▶ [EXERCISE AIM] Reproduce exactly the lines from the line containing "common name: kori bustard" through the end of the records below, including both ends, and nothing else.

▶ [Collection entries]
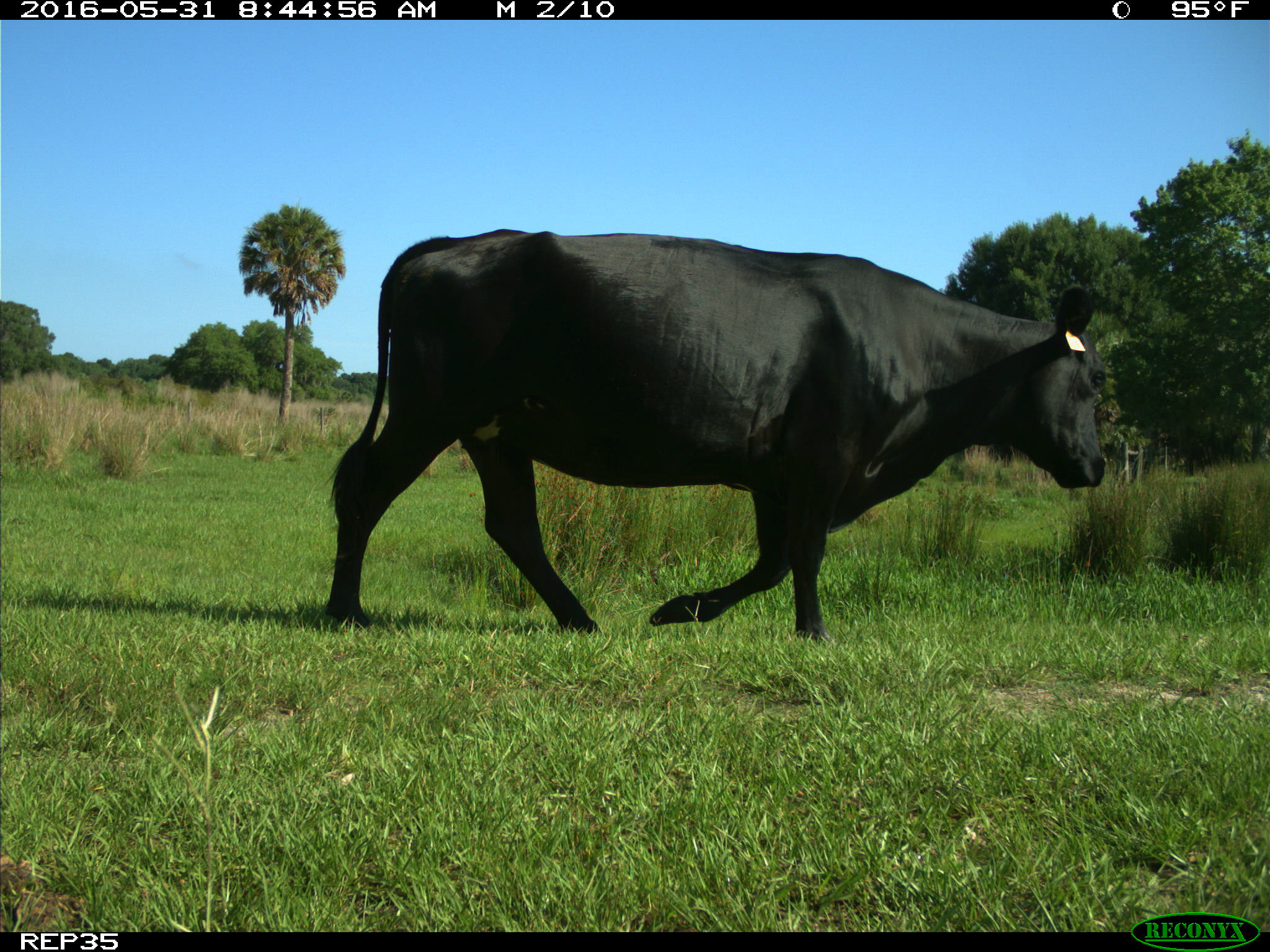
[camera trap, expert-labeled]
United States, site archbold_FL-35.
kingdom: Animalia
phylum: Chordata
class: Mammalia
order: Artiodactyla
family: Bovidae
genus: Bos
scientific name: Bos taurus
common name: domestic cow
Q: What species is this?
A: Bos taurus (domestic cow).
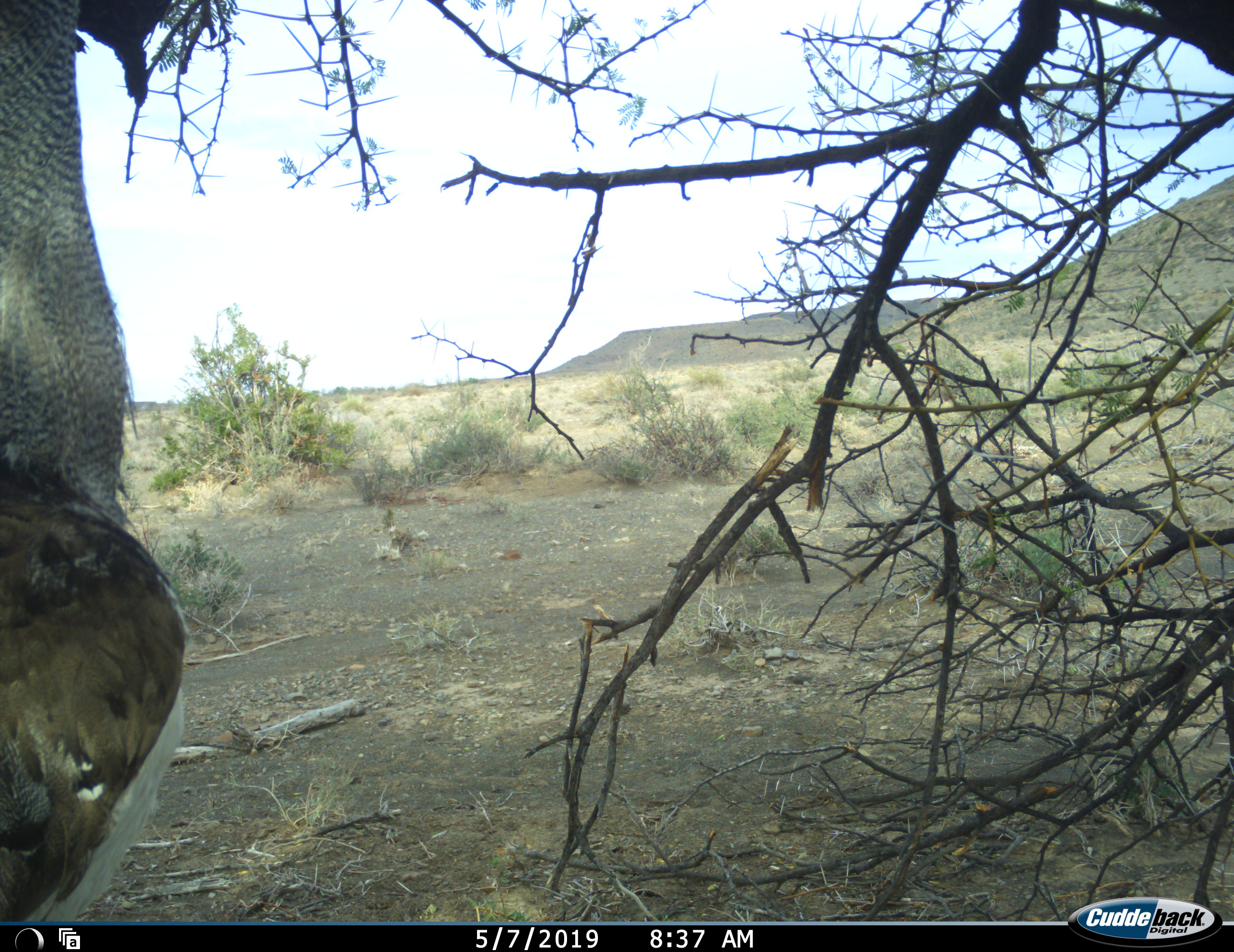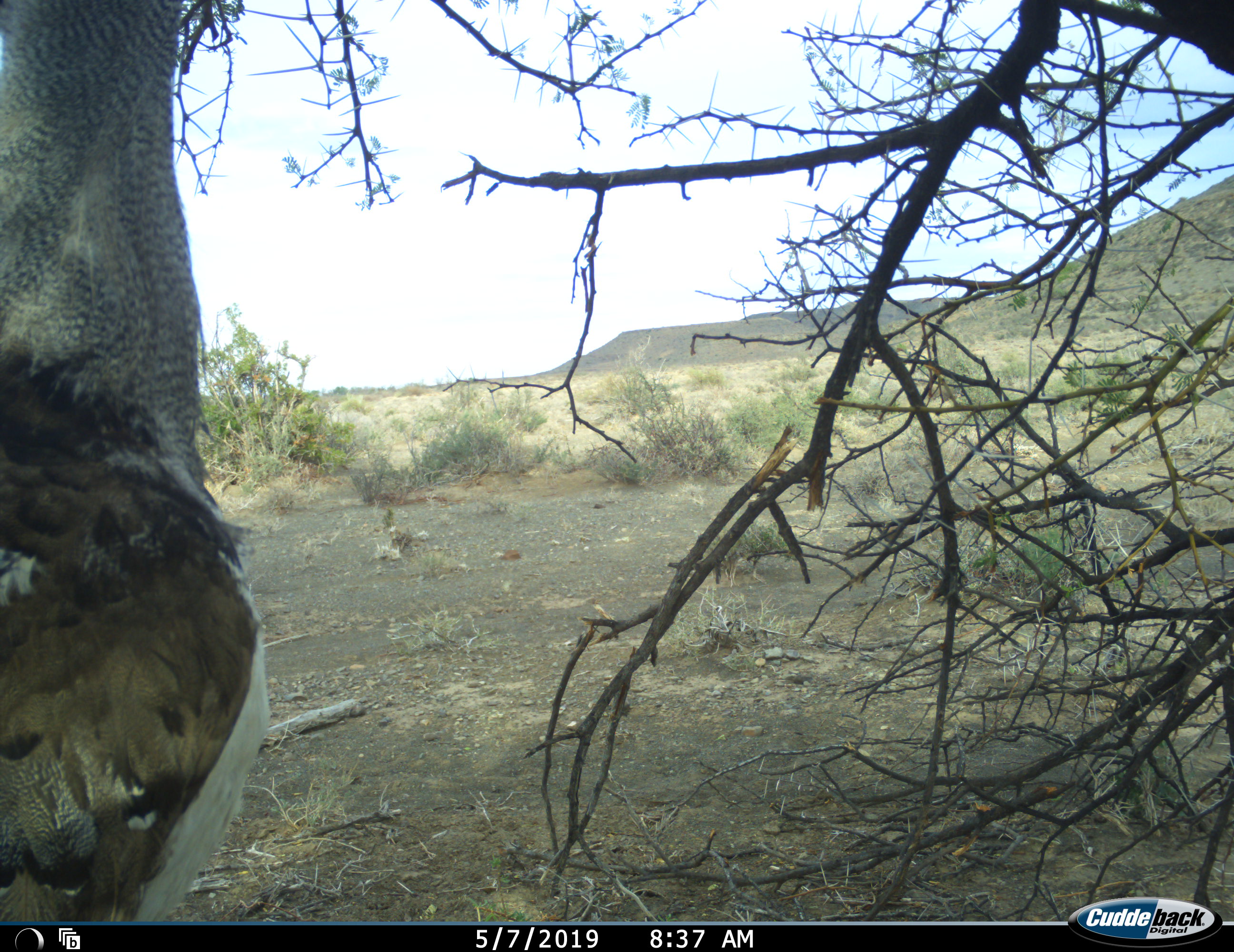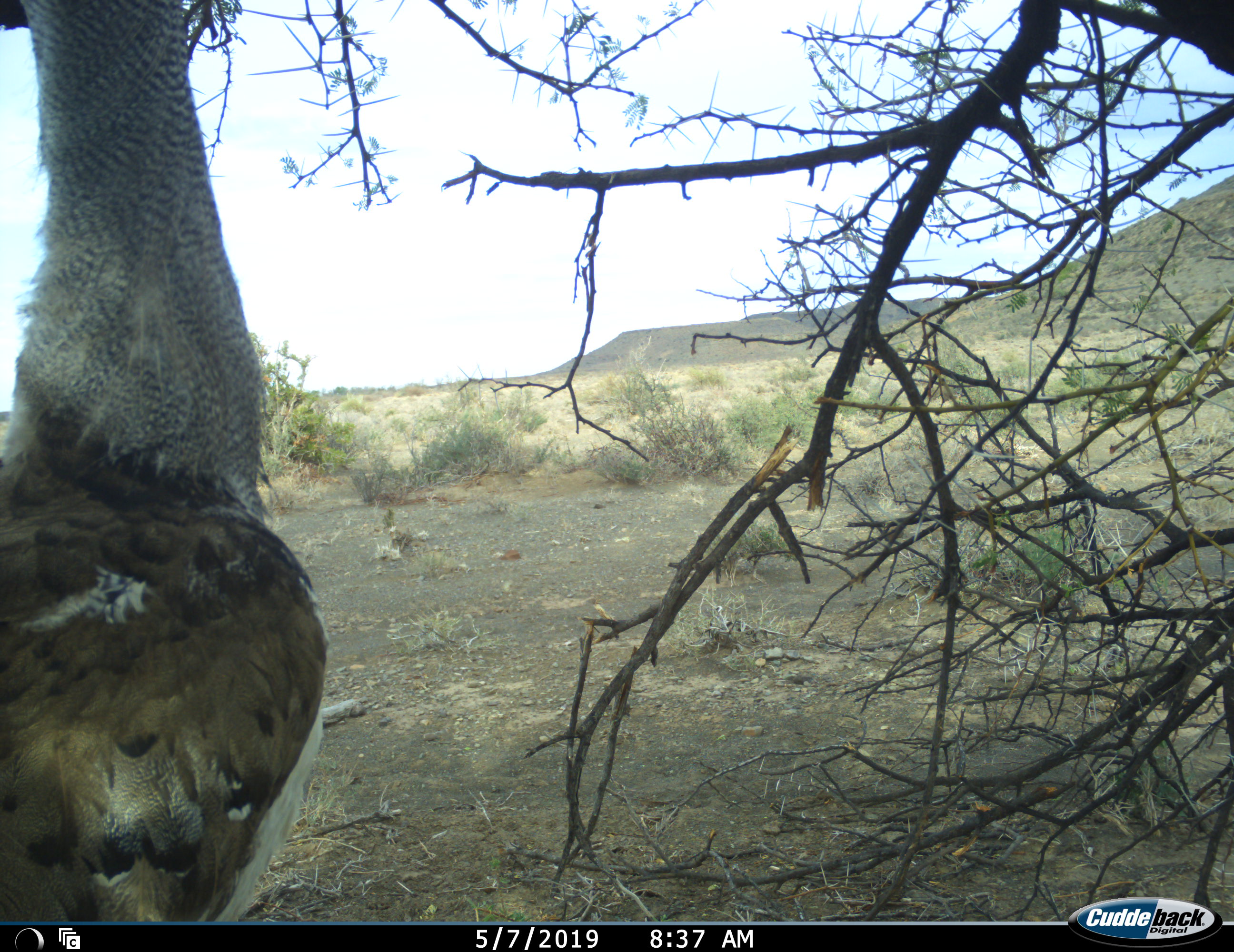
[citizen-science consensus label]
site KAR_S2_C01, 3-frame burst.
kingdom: Animalia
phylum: Chordata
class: Aves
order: Otidiformes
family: Otididae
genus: Ardeotis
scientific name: Ardeotis kori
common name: kori bustard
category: bustardkori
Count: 1.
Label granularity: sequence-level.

▶ [YOUR RESPONSE]
common name: kori bustard
category: bustardkori
Count: 1.
Label granularity: sequence-level.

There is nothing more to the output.